Records of spatial relationships

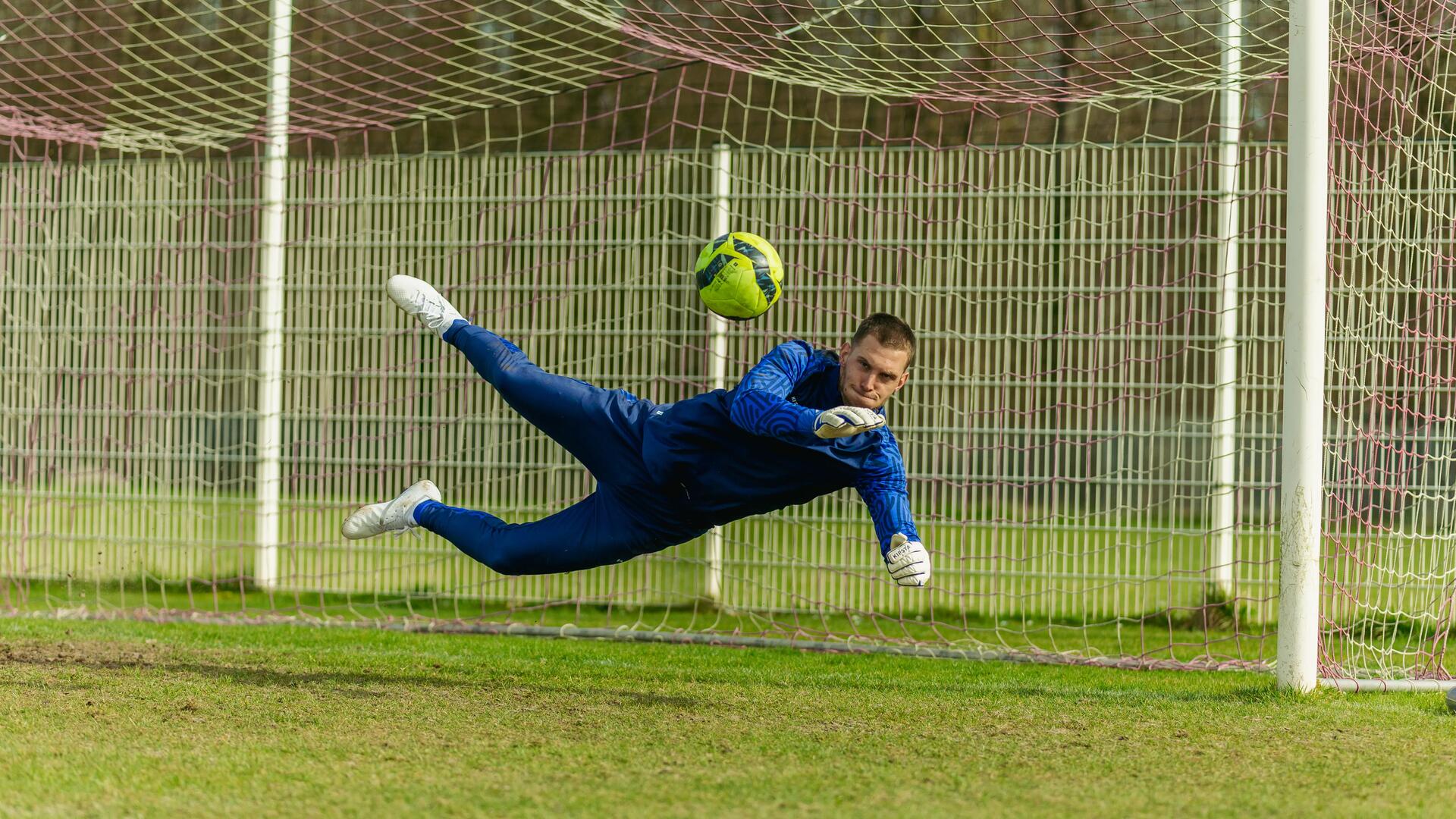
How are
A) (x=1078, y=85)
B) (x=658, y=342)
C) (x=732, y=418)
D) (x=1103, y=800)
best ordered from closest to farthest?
(x=1103, y=800)
(x=732, y=418)
(x=1078, y=85)
(x=658, y=342)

▶ **Description of the task**
Pick out each line of the data above that contains the word "ordered", matching case.

▶ **Answer to the task**
best ordered from closest to farthest?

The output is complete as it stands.